» **What to do**
Please repeat the records below exactly, skipping any pictures.

» **Material to process**
_ _ _
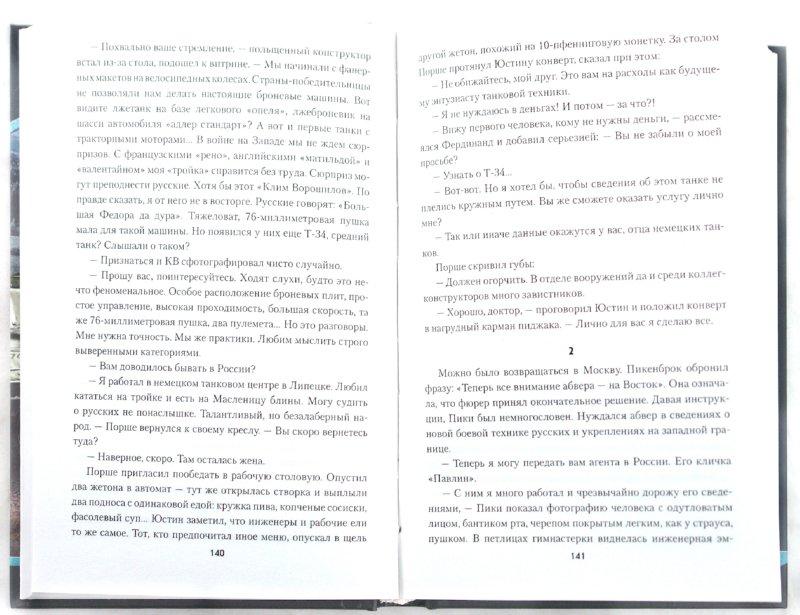 Иллюстрация 1 из 24 для Невидимая смерть - Евгений Федоровский | Лабиринт - книги. Источник: Лабиринт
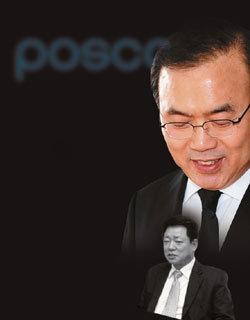 박영준, 포스코 회장후보 면접 때 이동조(제이엔테크 회장) 배석시켰다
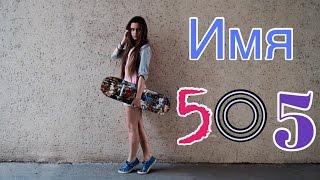 Имя 505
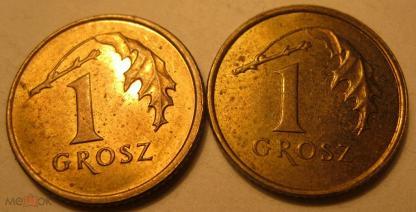 1 grosze 1999 года 10 копеек россии редкие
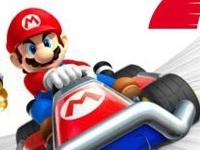 Mario Kart…it's real!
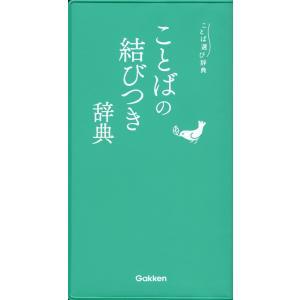 ことば選び辞典 ことばの結びつき辞典  ISBN10:4-05-304627-0 ISBN13:97...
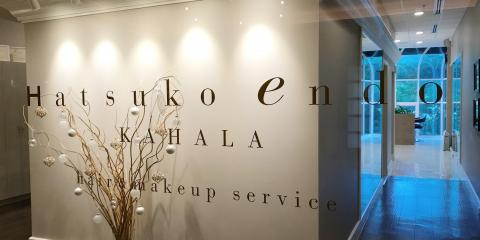 December Clients to Receive A Special Gift at Hatsuko Endo, Honolulu, Hawaii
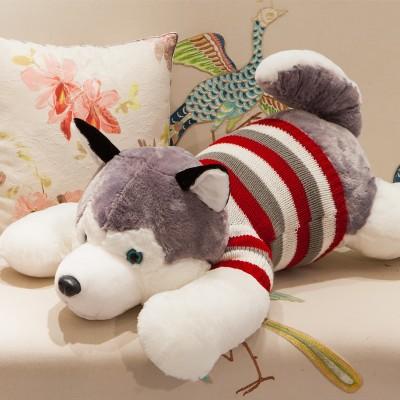 http://www.orientmoon.com/62044-thickbox/cute-huskie-pattern-100cm-39-pp-cotton-stuffed-toys.jpg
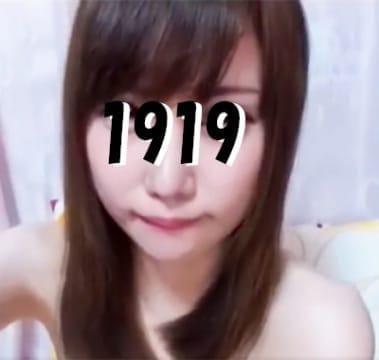 かんな「わー!」07/14(土) 04:05 | かんなの写メ・風俗動画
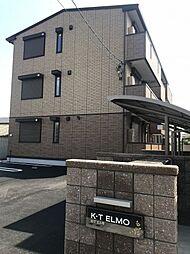 K・Tエルモ[1階]の外観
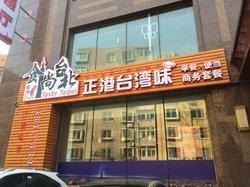 ShiShang TaiBei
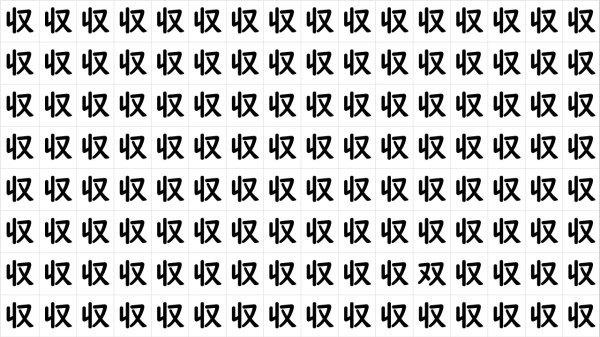 【間違い漢字探し】違う漢字が1つ混じっています。どれでしょう?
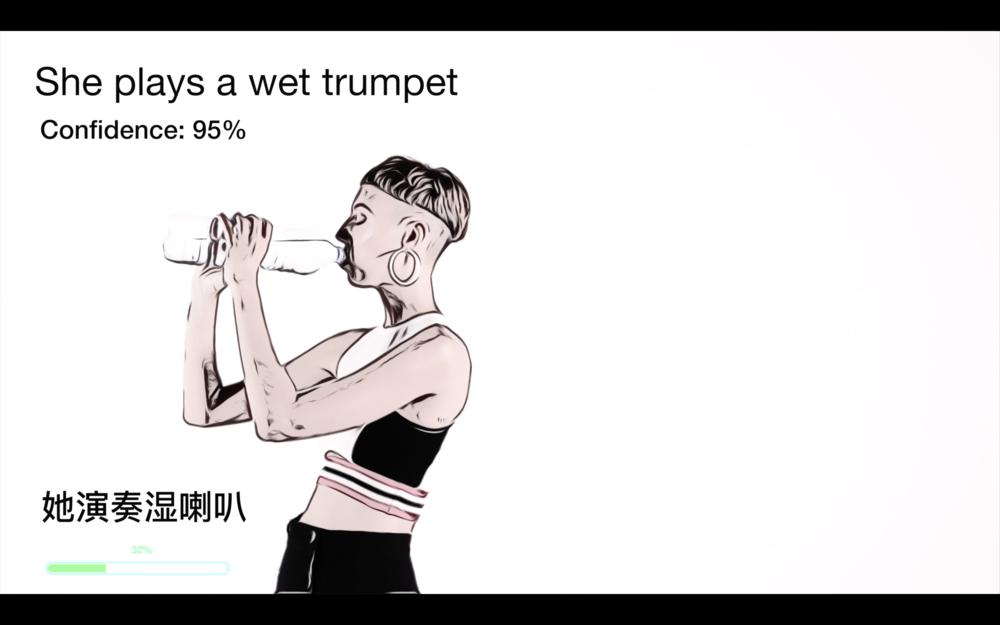 virago-g-wet-trumpet.png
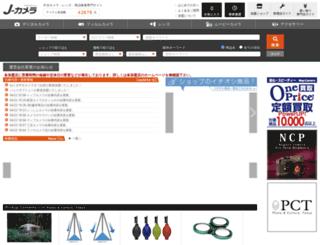 j-camera.net screenshot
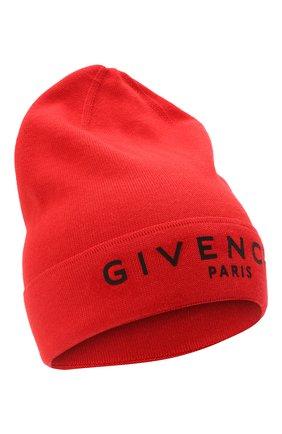 Мужская шапка из хлопка и кашемира GIVENCHY красного цвета, арт. GVCAPP/U2014   Фото 1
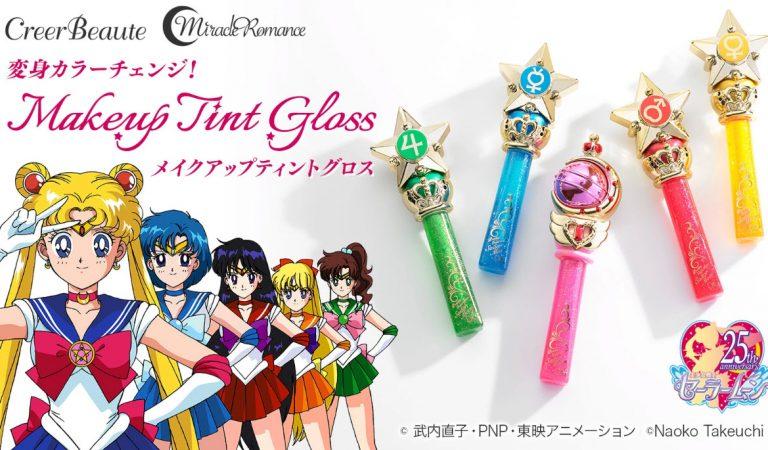 Läppglans med Sailor Moon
_ _ _
» **Result for this task**
 Иллюстрация 1 из 24 для Невидимая смерть - Евгений Федоровский | Лабиринт - книги. Источник: Лабиринт
 박영준, 포스코 회장후보 면접 때 이동조(제이엔테크 회장) 배석시켰다
 Имя 505
 1 grosze 1999 года 10 копеек россии редкие
 Mario Kart…it's real!
 ことば選び辞典 ことばの結びつき辞典  ISBN10:4-05-304627-0 ISBN13:97...
 December Clients to Receive A Special Gift at Hatsuko Endo, Honolulu, Hawaii
 http://www.orientmoon.com/62044-thickbox/cute-huskie-pattern-100cm-39-pp-cotton-stuffed-toys.jpg
 かんな「わー!」07/14(土) 04:05 | かんなの写メ・風俗動画
 K・Tエルモ[1階]の外観
 ShiShang TaiBei
 【間違い漢字探し】違う漢字が1つ混じっています。どれでしょう?
 virago-g-wet-trumpet.png
 j-camera.net screenshot
 Мужская шапка из хлопка и кашемира GIVENCHY красного цвета, арт. GVCAPP/U2014   Фото 1
 Läppglans med Sailor Moon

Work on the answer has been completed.